暗がり坂の夜2
2018.12.03 (Mon)
さっきのお店の二階なのかしら、
木製の障子戸の向こうからは、幸いな淡い月明かりが射し込んでいるようにも感じていました。
「さぁ、貞操な人妻から、恥ずかしい、ふしだらな女になるのよ」
階段を抱きあげるように運んで、
酔っておぼつかない私の身体、布団の上に寝かせてくれた女将さんから、
きつく耳たぶを噛まれながら、そんなこと、熱い息の中で囁かれたような気がしました。
そして、女将さんの身体が離れた後の暗がりの向こう側には、
何も身に着けない、彼の裸体が浮かび上がっていたのです。
「いけないわ」
そう、言いかけた時には、なぜだか、何も身に着けていない太ももの間に、
彼の熱い腰を感じると、
迎え入れるには潤いが足りないと思えた秘唇に、
彼の驚くほど太い男の人のもの、きしむようにして、押し入れられてきたんです。
けれど、自分の肉壺の、一番奥に届いたことを正直に告げるように、白い身体を仰け反らせた私、
短くも鋭い悦びが全身を走り抜け、自分ではどうしようもない麻痺が、たわわな乳房を揺らしました。
「欲しいんだろ、僕の精液」
薄墨色の湿った空気の中から、そんな彼の曇った声が聞こえたような気がして、
驚いたように大きく左右に髪を揺らしたのに、
それまで以上に、二度、三度と強く、深く、奥にまで押し入れられ、
膨れ上がり脈を打ち出した男の人のものに応えるように、
私の肉壁、彼のもの、正直に締め付けだしていたのです。
身体の中が、暖かくなるのを感じるのと同時に、声にならない叫び声を上げたような気がしました。

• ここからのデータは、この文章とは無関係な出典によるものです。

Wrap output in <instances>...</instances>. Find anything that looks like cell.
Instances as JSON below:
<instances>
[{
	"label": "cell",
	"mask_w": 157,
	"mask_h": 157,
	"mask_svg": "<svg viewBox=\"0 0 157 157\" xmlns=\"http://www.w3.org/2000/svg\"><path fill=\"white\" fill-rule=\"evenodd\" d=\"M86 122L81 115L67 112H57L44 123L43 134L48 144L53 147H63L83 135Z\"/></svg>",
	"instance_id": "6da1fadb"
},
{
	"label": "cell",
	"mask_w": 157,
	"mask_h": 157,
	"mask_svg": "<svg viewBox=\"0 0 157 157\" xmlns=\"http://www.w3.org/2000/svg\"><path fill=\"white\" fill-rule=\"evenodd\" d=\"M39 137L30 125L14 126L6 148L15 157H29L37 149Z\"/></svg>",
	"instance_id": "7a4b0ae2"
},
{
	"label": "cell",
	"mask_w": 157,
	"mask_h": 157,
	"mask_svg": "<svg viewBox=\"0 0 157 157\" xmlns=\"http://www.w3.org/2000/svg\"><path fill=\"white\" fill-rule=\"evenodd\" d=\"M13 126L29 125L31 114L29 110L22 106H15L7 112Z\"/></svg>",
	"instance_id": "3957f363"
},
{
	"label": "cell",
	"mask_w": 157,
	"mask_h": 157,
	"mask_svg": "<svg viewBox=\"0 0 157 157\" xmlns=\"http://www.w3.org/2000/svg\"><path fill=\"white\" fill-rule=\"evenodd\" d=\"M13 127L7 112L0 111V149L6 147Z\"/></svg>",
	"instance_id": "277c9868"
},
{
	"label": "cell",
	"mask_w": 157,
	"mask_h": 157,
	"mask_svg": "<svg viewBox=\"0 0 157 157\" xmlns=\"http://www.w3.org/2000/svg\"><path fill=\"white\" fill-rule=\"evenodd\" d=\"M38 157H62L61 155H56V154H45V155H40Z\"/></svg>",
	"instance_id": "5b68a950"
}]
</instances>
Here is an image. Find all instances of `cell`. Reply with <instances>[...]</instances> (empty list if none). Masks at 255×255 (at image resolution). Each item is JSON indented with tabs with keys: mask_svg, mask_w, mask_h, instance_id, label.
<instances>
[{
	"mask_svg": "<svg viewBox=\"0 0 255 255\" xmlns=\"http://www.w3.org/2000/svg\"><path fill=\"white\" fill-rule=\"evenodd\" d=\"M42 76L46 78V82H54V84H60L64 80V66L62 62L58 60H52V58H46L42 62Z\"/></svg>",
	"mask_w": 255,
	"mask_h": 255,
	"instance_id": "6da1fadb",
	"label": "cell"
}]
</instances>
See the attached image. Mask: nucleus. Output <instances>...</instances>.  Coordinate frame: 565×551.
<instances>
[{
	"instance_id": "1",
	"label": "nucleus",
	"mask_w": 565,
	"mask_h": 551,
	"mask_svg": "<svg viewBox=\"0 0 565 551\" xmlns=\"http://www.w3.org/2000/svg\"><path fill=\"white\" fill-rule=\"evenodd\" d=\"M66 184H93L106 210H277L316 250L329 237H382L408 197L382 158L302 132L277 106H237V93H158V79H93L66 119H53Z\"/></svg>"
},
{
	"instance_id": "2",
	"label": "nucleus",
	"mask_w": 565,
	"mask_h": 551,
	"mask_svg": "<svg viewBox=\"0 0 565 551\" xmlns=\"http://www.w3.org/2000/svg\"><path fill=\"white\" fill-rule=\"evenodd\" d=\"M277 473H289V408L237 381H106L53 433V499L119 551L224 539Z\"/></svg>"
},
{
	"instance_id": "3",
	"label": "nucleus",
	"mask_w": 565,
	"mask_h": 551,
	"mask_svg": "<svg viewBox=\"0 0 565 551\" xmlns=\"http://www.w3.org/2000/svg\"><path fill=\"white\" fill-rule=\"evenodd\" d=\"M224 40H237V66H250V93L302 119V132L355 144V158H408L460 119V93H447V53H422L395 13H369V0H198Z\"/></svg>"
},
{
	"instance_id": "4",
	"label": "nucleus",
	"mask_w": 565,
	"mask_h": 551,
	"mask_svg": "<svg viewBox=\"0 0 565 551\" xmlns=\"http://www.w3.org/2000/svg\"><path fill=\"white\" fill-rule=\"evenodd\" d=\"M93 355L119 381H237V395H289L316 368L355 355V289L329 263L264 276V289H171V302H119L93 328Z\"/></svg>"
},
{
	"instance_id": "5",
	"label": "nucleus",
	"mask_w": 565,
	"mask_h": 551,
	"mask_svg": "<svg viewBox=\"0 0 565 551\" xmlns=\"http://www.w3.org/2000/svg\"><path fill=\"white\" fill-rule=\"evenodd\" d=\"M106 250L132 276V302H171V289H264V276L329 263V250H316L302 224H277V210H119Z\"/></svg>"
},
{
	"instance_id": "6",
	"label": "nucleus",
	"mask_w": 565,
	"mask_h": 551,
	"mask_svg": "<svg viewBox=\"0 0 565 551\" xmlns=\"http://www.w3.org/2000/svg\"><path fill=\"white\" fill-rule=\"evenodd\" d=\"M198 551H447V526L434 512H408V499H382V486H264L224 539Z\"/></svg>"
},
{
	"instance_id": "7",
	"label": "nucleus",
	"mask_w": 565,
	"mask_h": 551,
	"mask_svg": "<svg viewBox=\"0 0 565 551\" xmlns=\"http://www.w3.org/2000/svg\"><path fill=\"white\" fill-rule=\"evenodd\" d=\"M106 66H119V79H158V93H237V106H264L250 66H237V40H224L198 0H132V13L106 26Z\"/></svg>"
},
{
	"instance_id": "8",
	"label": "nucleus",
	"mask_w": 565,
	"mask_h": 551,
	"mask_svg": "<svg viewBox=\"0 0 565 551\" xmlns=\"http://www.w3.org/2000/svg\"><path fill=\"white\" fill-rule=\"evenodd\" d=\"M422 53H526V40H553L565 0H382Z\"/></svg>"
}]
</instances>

そして、同時に、目の前が真っ白になるような悦びの中に、引きずり込まれていったのです。
「順子、大丈夫? もう、帰るわよ」
部屋に入ってきた南さんから、そう、声を掛けられました。
いつの間にか、お店の二階にある和室の布団の上に寝かされていたんです。
私、慌てて、胸元に手を当てました。
やだぁ、下着姿だわ。
えっ、じゃぁ、今の恥ずかしい出来事、夢ってこと。
あぁ、良かった。
今夜、初めて会ったっ逢った年下の男の人に、あんなに情熱的に抱かれて、
そして、彼の精液、注がれてしまうなんて、主人に話したら、ひどく叱られちゃう。
「洋服がしわになるといけないから、ハンガーに掛けておいたわよ。
それにしても、順子、お酒、弱かったのね。あのくらいで、酔っちゃうだなんて」
笑顔で送ってくれた女将さんにお礼をいいながら、お店をでました。
あぁ、結構、遅い時間、パパ、心配してるかも。
「彼、先に帰っちゃったけど、今度は二人だけで逢いたいって言ってたわよ。
電話番号教えてたから、よろしくね」
南さん、そう言うと、意味ありげな微笑みを見せたのでした。
主人は先に休んでいたので、シャワーを使いました。
白い身体を伝い流れる温かなお湯に身を任せながら、
でも、なんだか、いつになく全身に広がる、けだるさを感じてもいたのです。
思い過ごしかもしれません、いえ、きっと、そうだと思えるんですけど、
それは、夫に、そして、夫ではない男の人に抱かれた後の、あの時のけだるさに似たものでした。
まさか! そう思うと、思わず、ゆっくりと秘唇の溝に指先を当て、
そっと、少しだけ、その先を滑り込ませてみました。
もしかしたら、酔いの中で、彼に抱かれ、夫ではない男の人の印、
身体の奥に出されてしまっていたのかもしれないとも、思われたんです。
けれど、幸か不幸か、伝い流れる温かなお湯が、
しっかりとしたその答え、教えてはくれなかったのでした。
それから、暫くして、二人だけで逢いたいって、彼から電話がありました。
その時のこと、主人が許してくれたら、いつか書いてみたいと思っています。